Minnesota Half-Court Defense is Cause For ConcernPosted by Alex Moscoso (@AlexPMoscoso) on November 28th, 2013
Ed. note: Minnesota finished up its Maui Invitational trip with an 83-68 win over D-II Chaminade on Wednesday afternoon.
Things were going so nicely for first-year head coach Richard Pitino and his Golden Gophers. They had won their first five games in convincing fashion; junior guard Andre Hollins was looking like a possible Big Ten Player of the Year candidate; and they had just taken it to top-ranked Syracuse losing only in the final minutes of their opening round game at the Maui Invitational. They entered their second game in Maui against an Arkansas team who had lost its most electric player in B.J. Young and was not expected to make the NCAA Tournament. In fact, according to KenPom, the Gophers were expected to win the game by a 10-point margin. Things went as planned in the first half as Minnesota took a five-point lead to the locker room, but after that point, the bottom fell off for Pitino’s squad. The Gophers’ ineffective half-court defense allowed the Razorbacks to come back and win the game, 87-73, and the game tape it created may haunt them throughout the rest of the season.

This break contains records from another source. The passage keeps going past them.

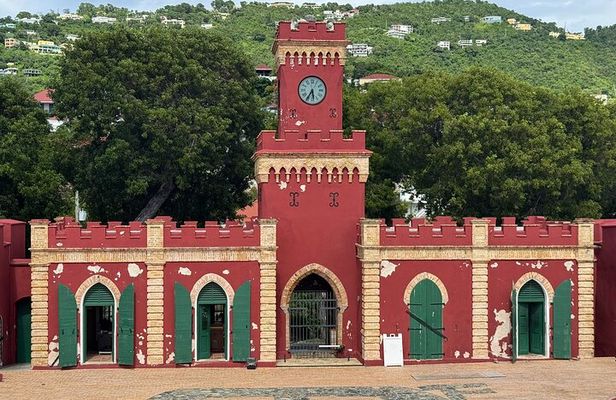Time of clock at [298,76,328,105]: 5:35
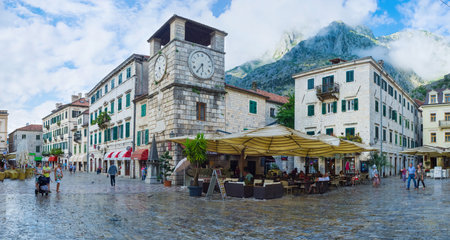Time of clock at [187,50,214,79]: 5:35
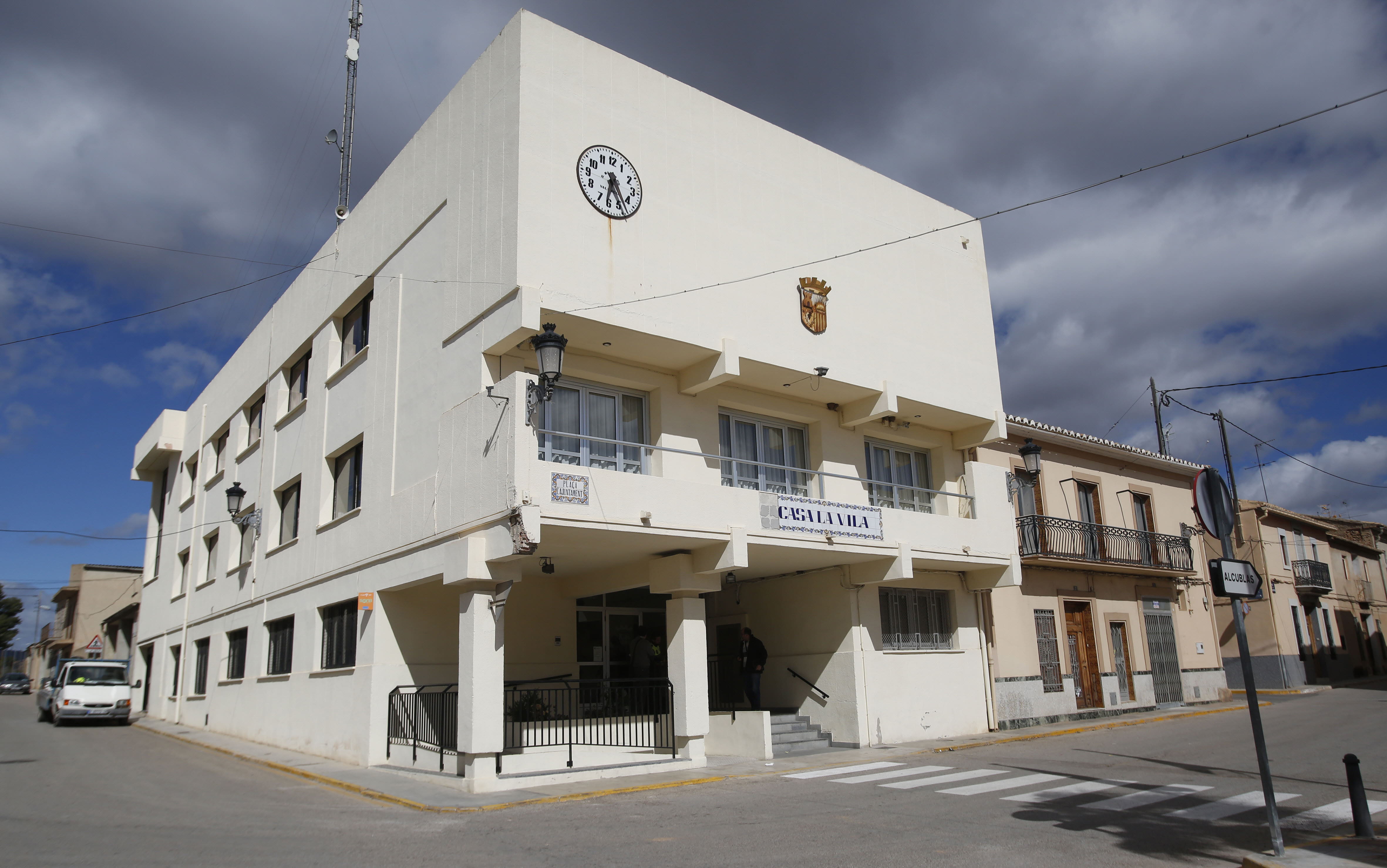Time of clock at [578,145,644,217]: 6:24
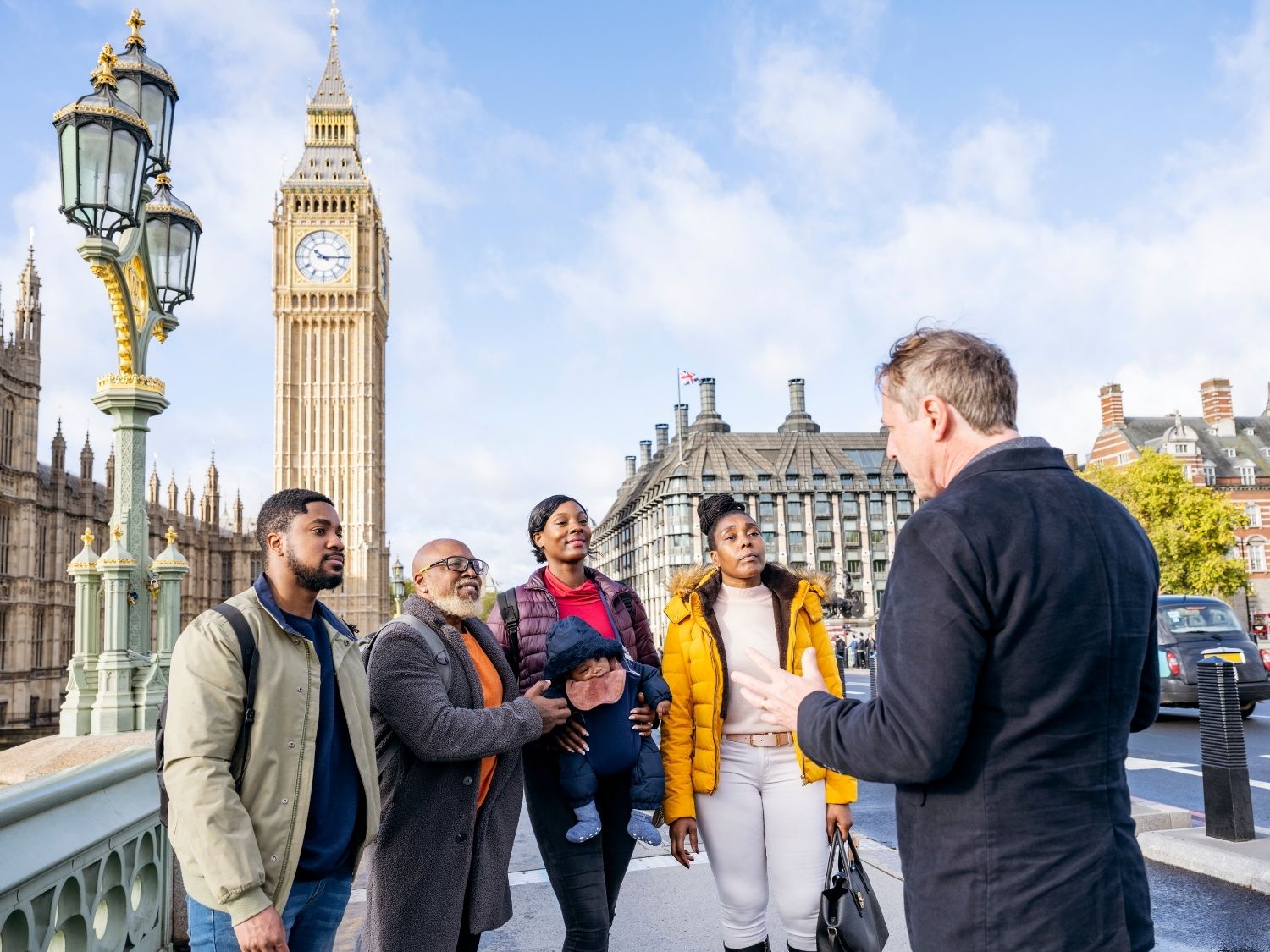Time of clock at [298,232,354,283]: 10:14
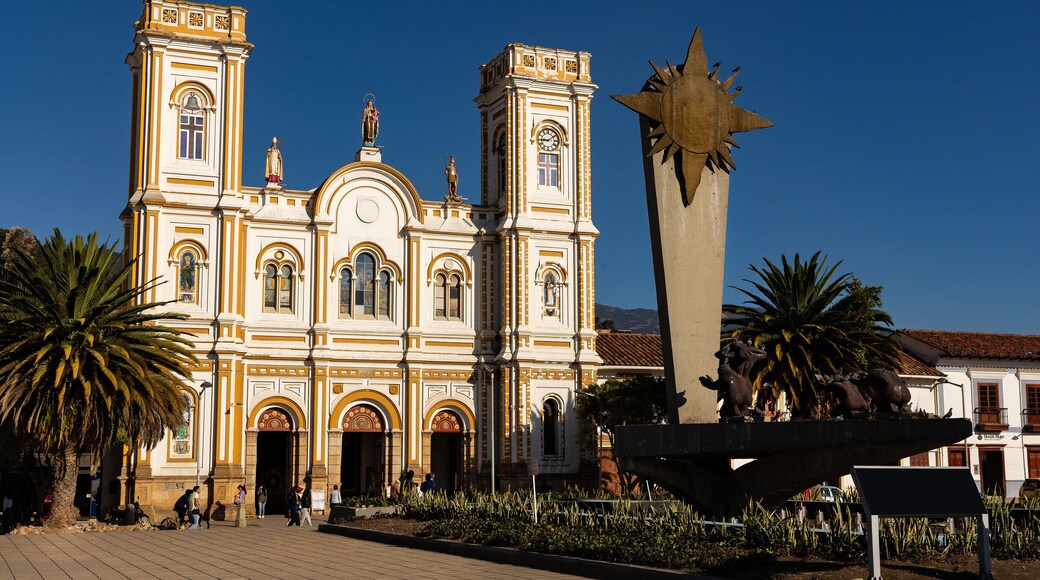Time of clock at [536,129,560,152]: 9:09
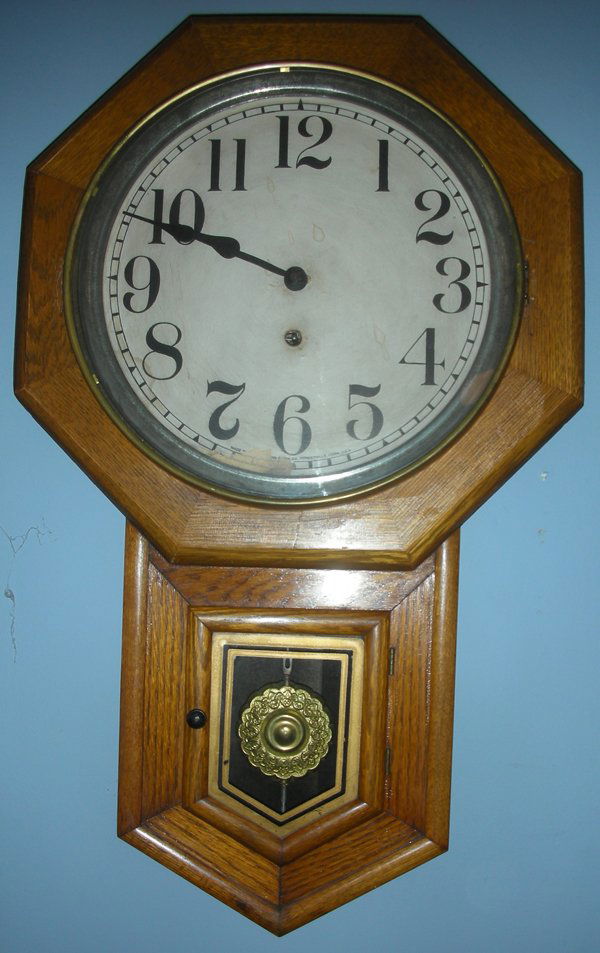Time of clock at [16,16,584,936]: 9:48
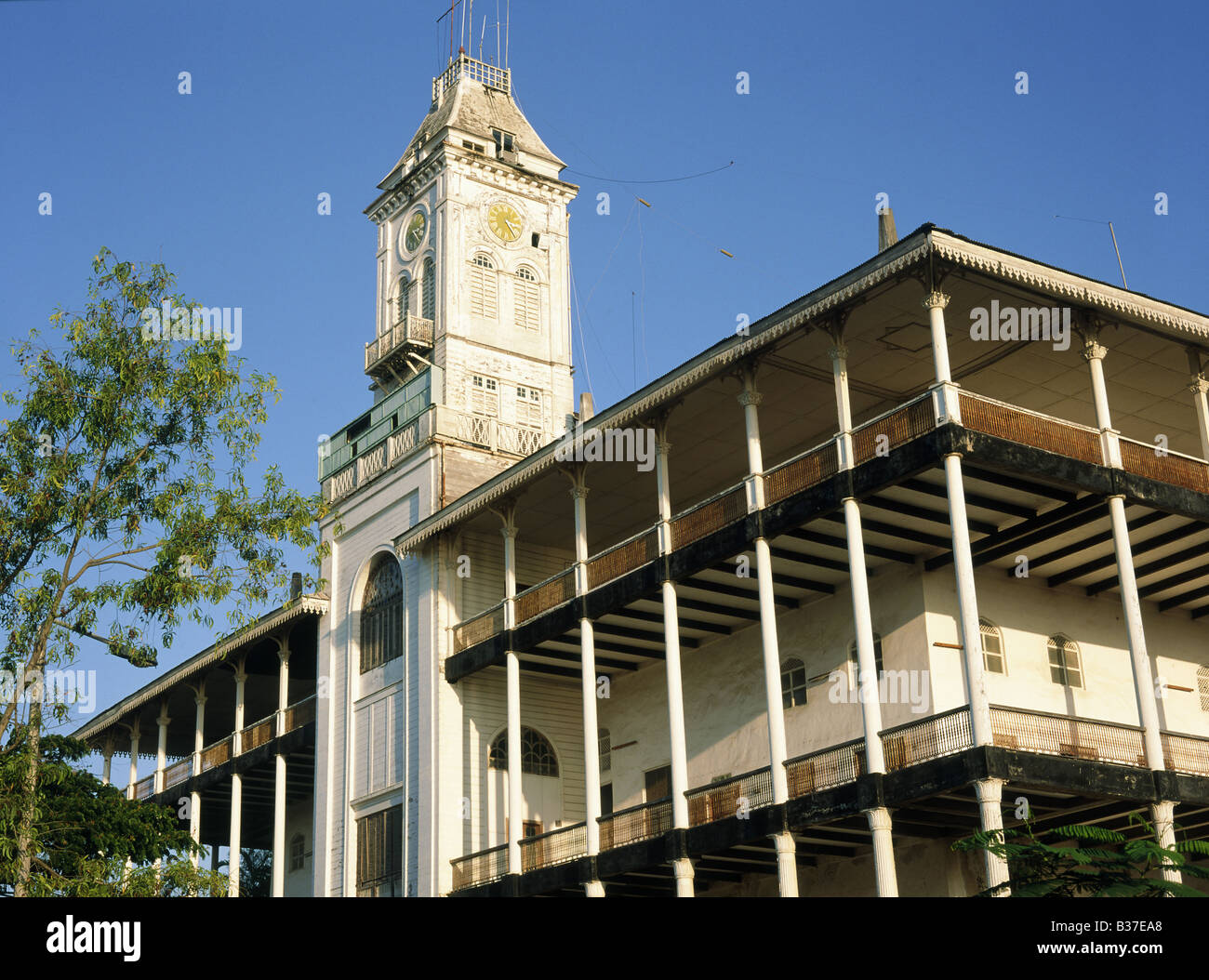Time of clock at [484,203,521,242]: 3:24
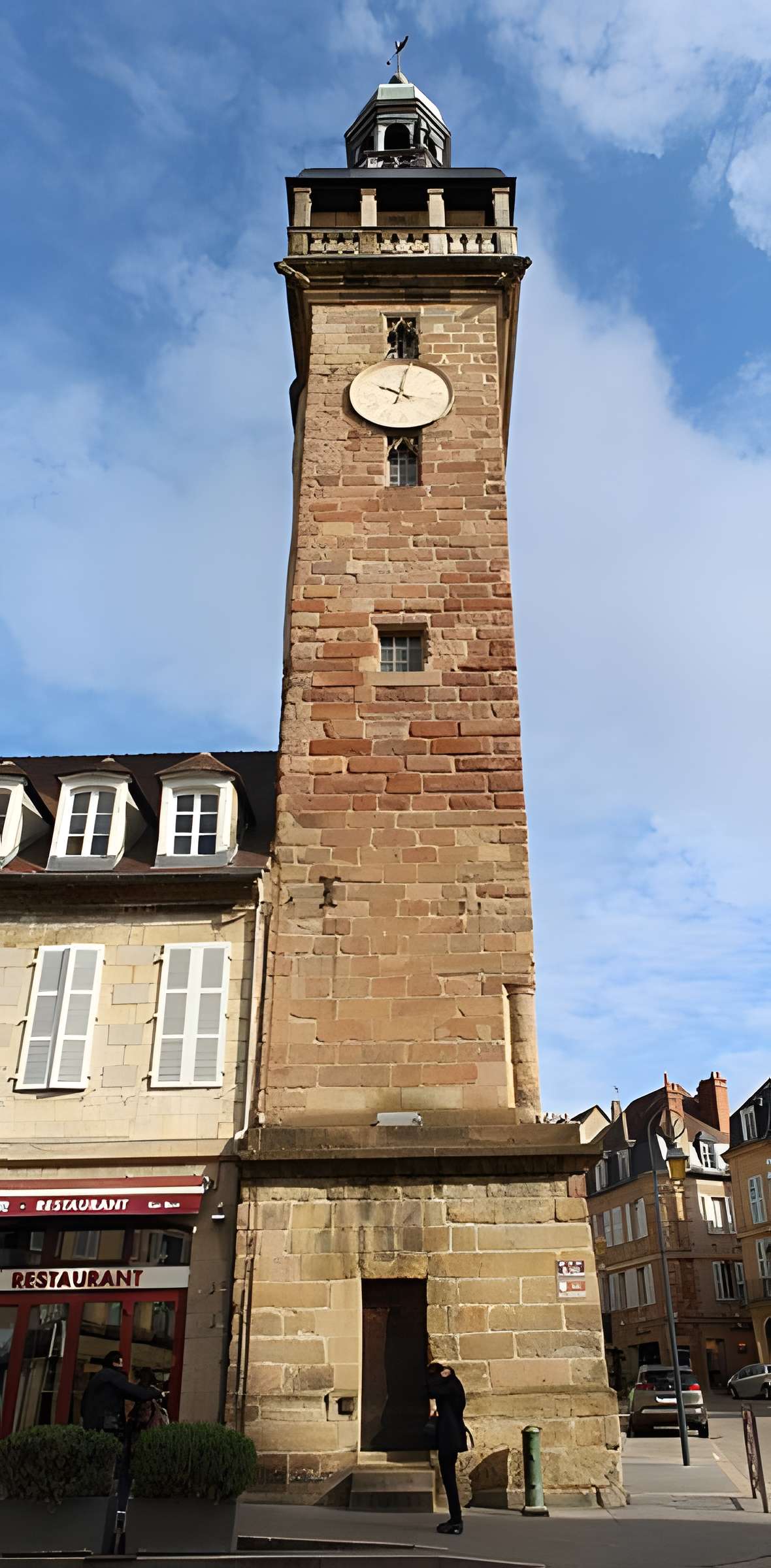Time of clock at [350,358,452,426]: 10:02
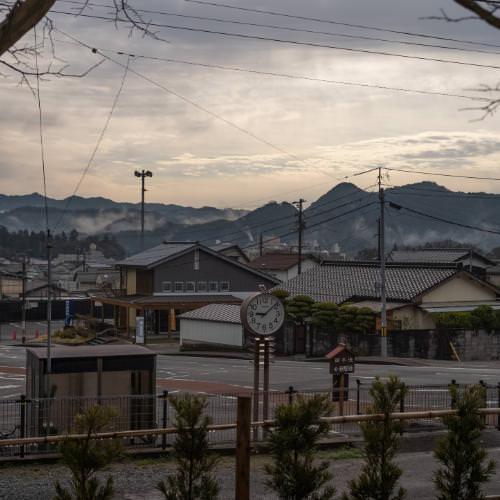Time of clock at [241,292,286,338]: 9:08
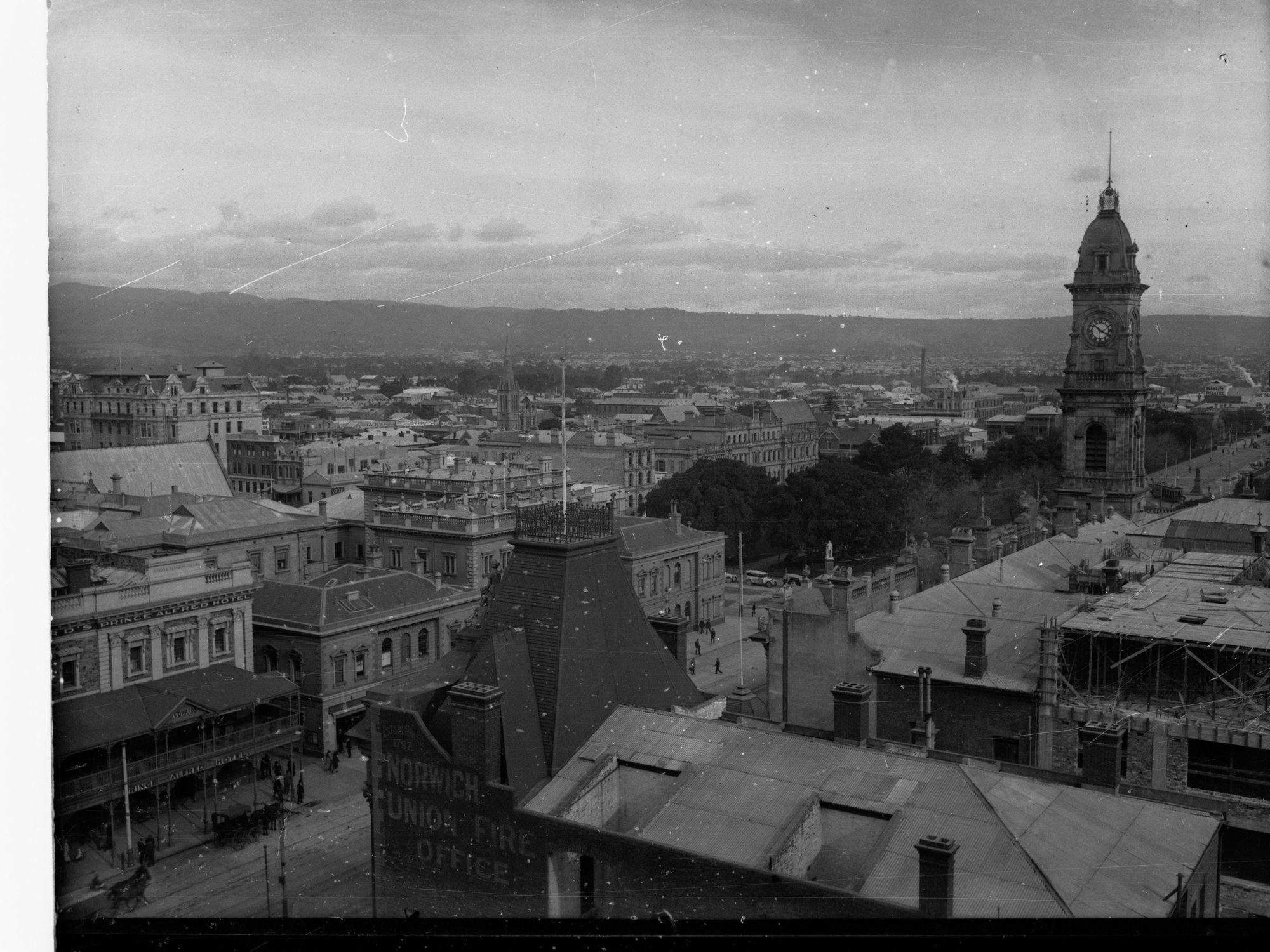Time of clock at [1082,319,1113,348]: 10:19
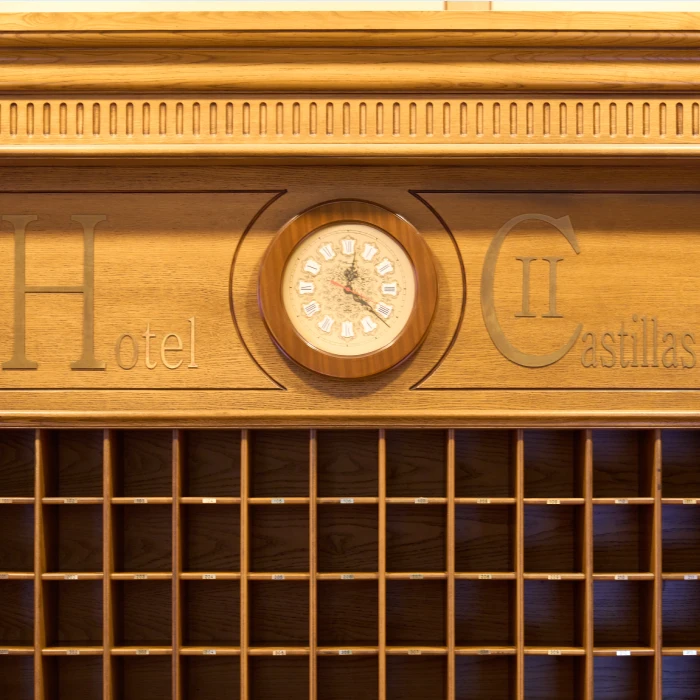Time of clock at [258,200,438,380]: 12:21
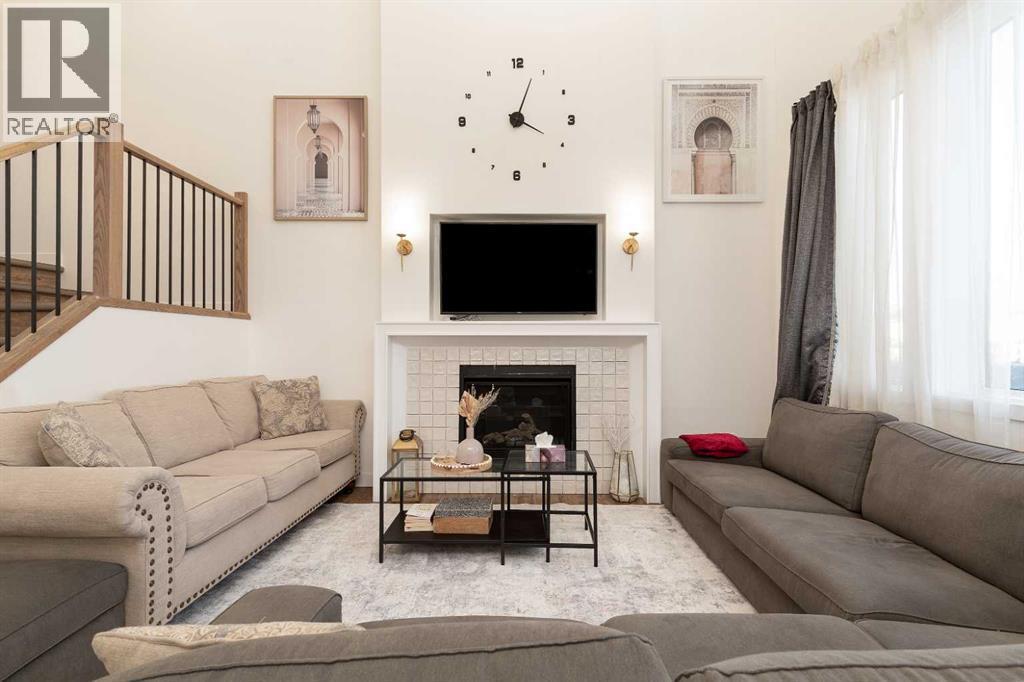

As one of our fellow RTC Big Ten microsite columnists pointed out earlier this season, the press defense is a feature Pitino is trying to instill at Minnesota. Pitino learned the art of applying a press from one of the best in the business, his father Rick Pitino. This focus on the press has helped them blow some lesser talented teams out in the early schedule, but it was a complete disaster in the second half against Arkansas. The Razorbacks scored 11 points off turnovers in the second half, but the remaining 41 points were scored in the half-court. Once Arkansas figured out how to break Minnesota’s press and began their offensive sets, they exposed Minnesota’s zone defense. Unlike Syracuse, the Razorbacks had more than one shooter capable of dropping threes over the zone (four different Razorbacks hit from deep in the second half). They confused Minnesota by switching from attacking with three-pointers and drives, and the Gophers were completely feckless in stopping either. The Razorbacks’ 76 percent true shooting percentage (5-of-7 3FGs, 17-of-28 FGs, 13-of-14 FTs) for the second half was easily the team’s best of the year. The Gophers have been working on their press defense all season, but perhaps as a result, they seem to have completely forgotten what to do when they’re in the half-court.
Last year, Louisville provided a prime example of an elite team winning the National Championship while implementing the press on a consistent basis. So this isn’t a gimmick Pitino is trying to enable to mask some other defensive deficiencies. But the Big Ten is at its heart a half-court league, and Minnesota will find itself in numerous situations where it will have to rely on half-court defense to win games. If they can’t shore up that defense enough to at least provide some element of resistance, the conference schedule will expose this Minnesota team night in and night out.